What do you base your claims on?
My tests here: https://wiki.linaro.org/WorkingGroups/ToolChain/Benchmarks/InitialMemcpy
At the top of the page: Do not rely on or use the numbers.
That's OK we put that in there since we're still experimenting.
at the bottom of the page are sets of graphs for A9 (left) and A8 (right); on A9 the Neon memcpy's (red and green) top out much lower than their non-neon best equivalents (black and cyan).
That page is rather fuzzy on exactly what code was being tested as well as how the tests were performed. Without some actual code with which one can reproduce the results, those figures should not be used as basis for any decisions.
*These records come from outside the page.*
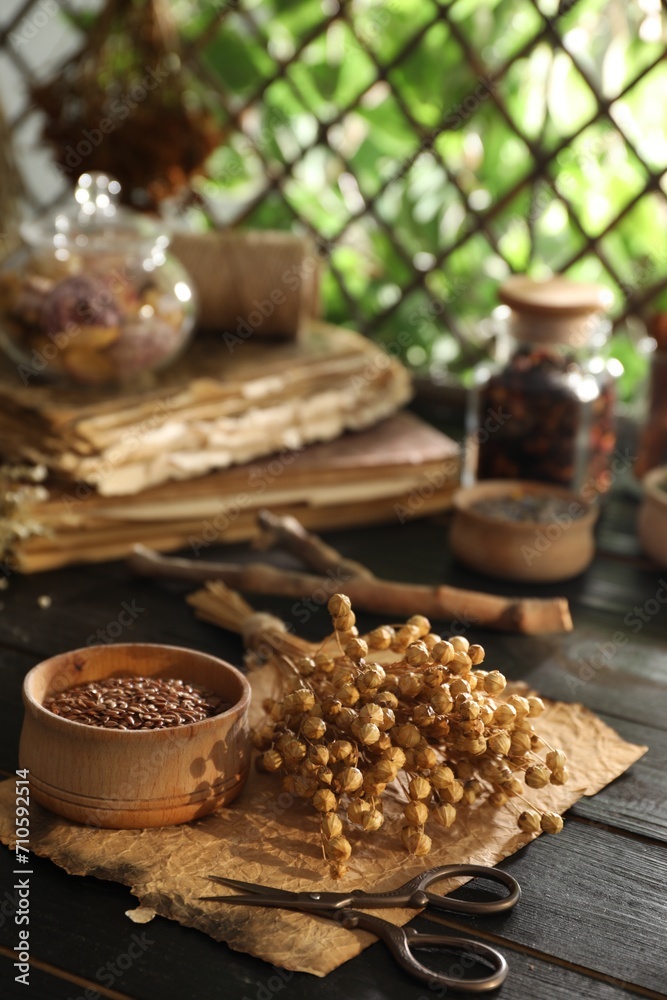 Flax seeds with dry flowers and scissors on black wooden table indoors Flax seeds with dry flowers and scissors on black wooden table indoors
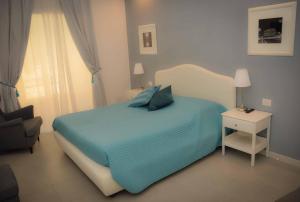 A bed or beds in a room at Rome Together Guest House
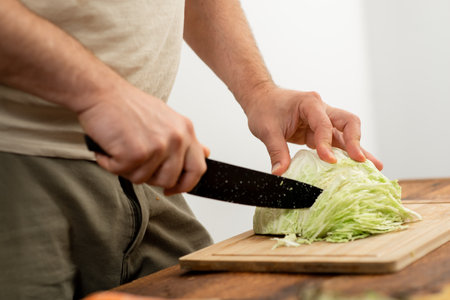 Close-up of hands cutting a head of cabbage on a bamboo cutting board for meal preparation.の写真素材
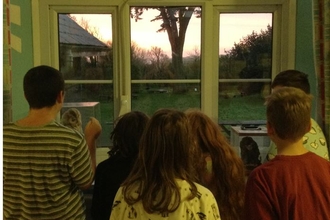 Six children looking out a window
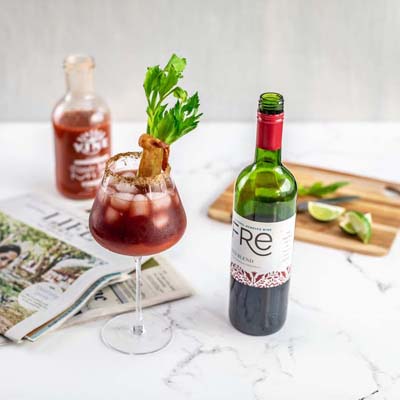 Color image of a bottle of FRE Alcohol-Removed Red Blend next to a red cocktail with celery and bacon garnish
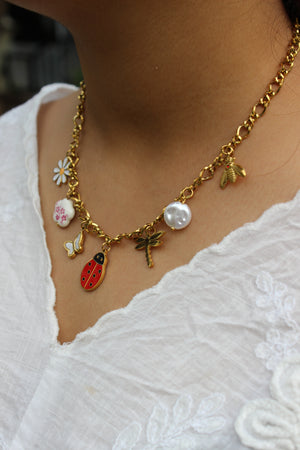 Bloom Folk Charms Necklace on a model's neck against a white lace background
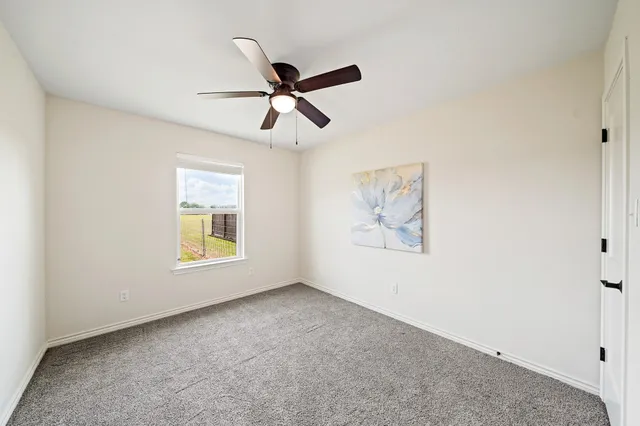 a bathroom with a sink a toilet a mirror and shower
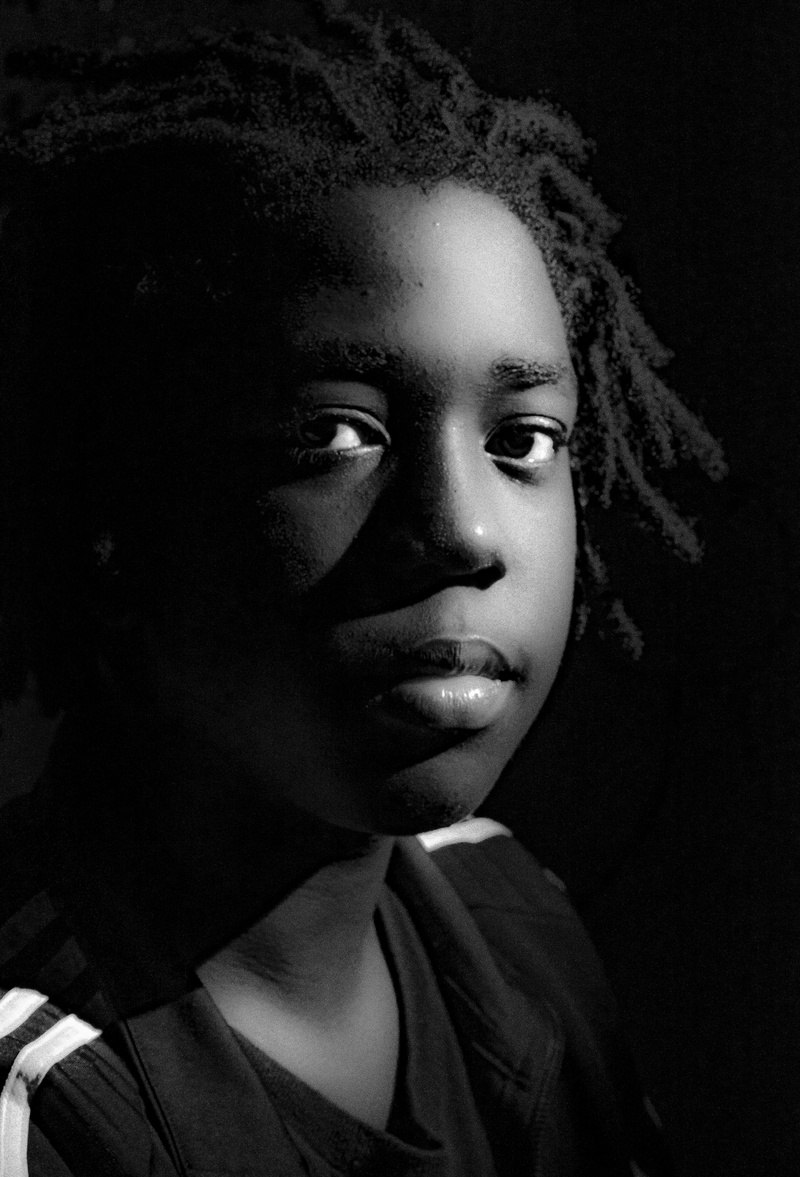 females, studio shot, childhood, 5K, low-key, contemplation, curly hair, real people, looking at camera, lifestyles, young adult, wadi lissa, portrait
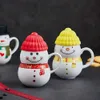Mugs Christmas And New Year Ceramic Snowman Mug Creative Cartoon Household Coffee Milk Tea Cute Gift With Lid Tableware Multicolor YQ240109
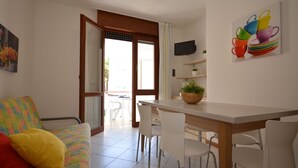 A modern living room with a colorful sofa, a dining table with chairs, a TV mounted on the wall, and a balcony with a view. - Torcello by Interhome (Bibione)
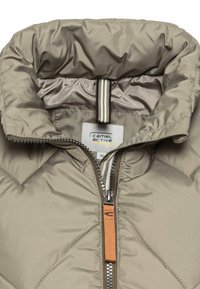 Lys beige quiltet jakke med høj krave. Har en lynlås med en orange trækflig og en label syet indeni. Indersiden har en glat tekstur.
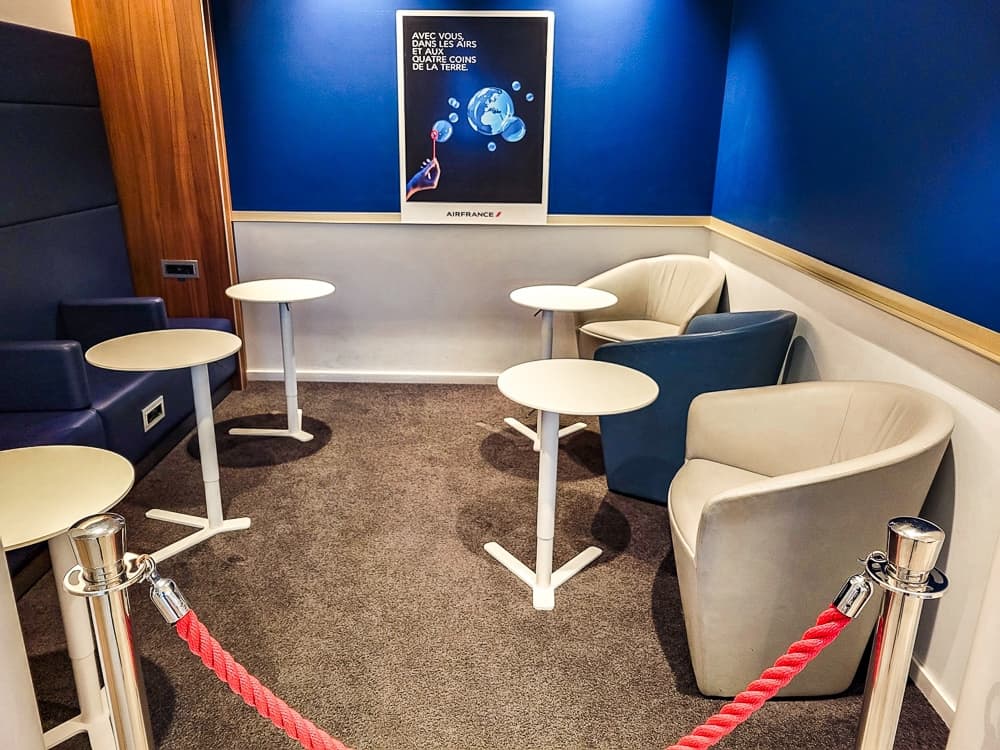Petit espace fermé par un cordon rouge, fauteuils beiges et affiche Air France au mur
I'm happy to post my test harness; I've copy and pasted the main memcpy speed test below; give me a day or two and I can clean the whole thing up to run stand alone.
Thanks. It's easier to have a meaningful discussion when the details are known.
Also, when I showed those numbers to the guys at ARM they all said it was a bad idea to use Neon on A9 for memory manipulation workloads.
I have heard many claims passed around concerning memcpy on A9, none of which I have been able to reproduce myself. Some allegedly came from people at ARM.
What code do you base your claims on :-)
My own testing wherein the Bionic NEON memcpy vastly outperformed both glibc and Bionic ARMv5 memcpy.
Can you provide me with some actual results? You seem to be disputing my actual numbers that agree with the comments from the guys from ARM with an argument saying that you have seen the opposite - which I'm happy to believe, but I'd like to understand why.
Note also the graphs I produced for memset show similar behaviour: https://wiki.linaro.org/WorkingGroups/ToolChain/Benchmarks/InitialMemset
in this case memset on both A9's is slower in the Neon case than the non-Neon.
The relative performance of NEON vs non-NEON seems to depend a lot on the size (relative to cache), alignment, and whether or not any prefetching (explicit PLD, automatic, or preload engine) is used. For large copies (much larger than L2) NEON with prefetching wins in my testing (don't have numbers handy right now). For already cached data, things may be different. The A8 is also special with the fast path between L2 and NEON which the A9 lacks for obvious reasons.
I have also observed significant variation depending on the relative alignment of source and destination buffers, probably some cache effect.
Any claim of X being faster than Y should also specify for which sizes claim is valid. I have previously looked mostly at large copies, while you seem to be focused on small sizes. That is probably the reason for our different experiences. I'll try to be more specific from now on.